Agnieszka Holland w Radiu ZET. Opowiedziała o swoim politycznym wystąpieniu w Gdyni
Agnieszka Holland była gościem w Radiu ZET. Odniosła się do swojego politycznego wystąpienia, które wygłosiła podczas odbierania Złotych Lwów.
Agnieszka Holland była gościem Beaty Lubeckiej w Radiu ZET. Dziennikarka wypytywała ją o to, czy uważa, że słusznie jej film został nagrodzony Złotymi Lwami:
- Myślę, że to ważny film i odbiór jego na projekcjach był tak mocny, ludzie byli tak poruszeni, jakby dostali jakiegoś emocjonalnego przeżycia. Wiedziałam, że jest wśród faworytów. A potem to ułożenie, komu damy na łyżeczkę, komu damy na miseczkę, to to już zawsze zależy od jury, zależy od tego, jakie przeważają gusty czy poglądy. Ja byłam w jury wielokrotnie i wiem, że to jest taki rodzaj gry i że nie zawsze też wszyscy są zadowoleni z werdyktu, to są normalne rzeczy. W każdym razie film był na topie tych ocen.
Lubecka zapytała Holland, czy nagroda publiczności nie świadczy o tym, że widzowie jednak sercem są za filmem "Boże ciało" Jana Komasy. Reżyserka odpowiedziała: - Pani mi zadaje jakieś takie dziwne pytania. Nagroda poszła do Janka Komasy i ten film jest wspaniałym filmem. Jest filmem współczesnym, polskim, młodzieżowym, a mój film jest filmem historycznym, po angielsku i bardzo takim bolesnym.

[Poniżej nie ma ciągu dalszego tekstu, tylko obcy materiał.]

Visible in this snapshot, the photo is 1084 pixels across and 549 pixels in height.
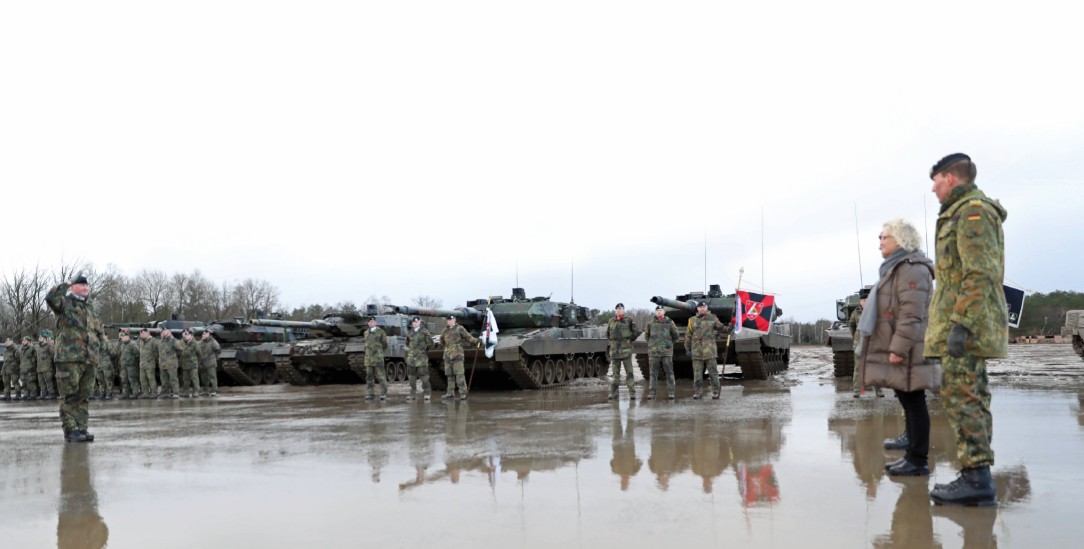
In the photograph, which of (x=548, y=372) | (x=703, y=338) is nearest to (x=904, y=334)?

Holland została też zapytana o słowa, które wypowiedziała, odbierając nagrodę w Gdyni: - "Ta historia pokazała, do czego prowadzi inżynieria społeczna megalomańskiej władzy". Czy to jest jakaś aluzja do czasów współczesnych? – zapytała Lubecka.

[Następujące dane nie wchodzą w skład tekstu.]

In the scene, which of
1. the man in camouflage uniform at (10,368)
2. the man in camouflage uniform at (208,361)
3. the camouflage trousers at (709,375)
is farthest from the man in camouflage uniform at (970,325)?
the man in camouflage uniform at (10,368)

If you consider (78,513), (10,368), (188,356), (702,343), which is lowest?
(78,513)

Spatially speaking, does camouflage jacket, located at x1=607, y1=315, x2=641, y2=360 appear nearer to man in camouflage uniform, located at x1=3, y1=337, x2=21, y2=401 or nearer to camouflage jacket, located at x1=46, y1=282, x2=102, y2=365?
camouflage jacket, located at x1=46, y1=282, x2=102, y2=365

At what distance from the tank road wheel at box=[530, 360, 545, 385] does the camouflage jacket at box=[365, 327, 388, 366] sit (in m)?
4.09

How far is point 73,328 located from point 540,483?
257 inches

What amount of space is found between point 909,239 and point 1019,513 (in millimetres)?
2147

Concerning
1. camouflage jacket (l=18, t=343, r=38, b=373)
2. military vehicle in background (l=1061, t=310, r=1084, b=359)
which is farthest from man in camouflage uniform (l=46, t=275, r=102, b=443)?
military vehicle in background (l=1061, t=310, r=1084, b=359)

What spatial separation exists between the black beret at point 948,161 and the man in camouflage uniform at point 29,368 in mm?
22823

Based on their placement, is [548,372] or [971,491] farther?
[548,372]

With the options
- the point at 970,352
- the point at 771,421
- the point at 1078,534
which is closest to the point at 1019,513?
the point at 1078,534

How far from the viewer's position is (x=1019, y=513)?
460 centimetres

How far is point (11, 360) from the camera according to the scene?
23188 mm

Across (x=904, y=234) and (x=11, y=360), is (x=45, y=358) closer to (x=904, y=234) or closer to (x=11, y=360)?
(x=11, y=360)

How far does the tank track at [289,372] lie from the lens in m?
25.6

Holland odpowiedziała: - Jest to aluzja do tych populistycznych przywódców, którzy uważają, że władza daje im prawo do tego, żeby projektowali człowieka, żeby projektowali społeczeństwo, żeby projektowali naturę albo żeby niszczyli naturę. I takich populistów mamy niestety w tej chwili sporo. Od Trumpa przez Bolsonaro do prezesa Kaczyńskiego.
Agnieszka Holland otrzymała Złote Lwy na 44. Festiwalu Polskich Filmów Fabularnych za film "Obywtel Jones".
"Obywatel Jones" to historia walijskiego dziennikarza Garetha Jonesa, który w latach 30. udał się do Rosji w celu poznania fenomenu ich rozrastającej się wówczas gospodarki. Młody reporter zdobył popularność jako pierwszy dziennikarz, który rozmawiał z Hitlerem po tym, jak dyktator doszedł do władzy. Miał nadzieję, że uda mu się przeprowadzić wywiad także ze Stalinem.
Okazuje się, że Jones odkrył ukrywane przez ówczesne władze zjawisko wielkiego głodu na Ukrainie. W wyniku dramatycznych wydarzeń zginęło wówczas od 3 do 7,5 miliona ludzi. Publikacje dziennikarza były dyskredytowane przez zachodnie media. Jones za wszelką cenę chciał wyjawić prawdę światu, nie zważając na pogróżki ze strony rosyjskiego rządu. Wystąpienia reportera zainspirowały George'a Orwella do napisania książki "Folwark zwierzęcy".
"Obywatel Jones" trafi do polskich kin 25 października 2019.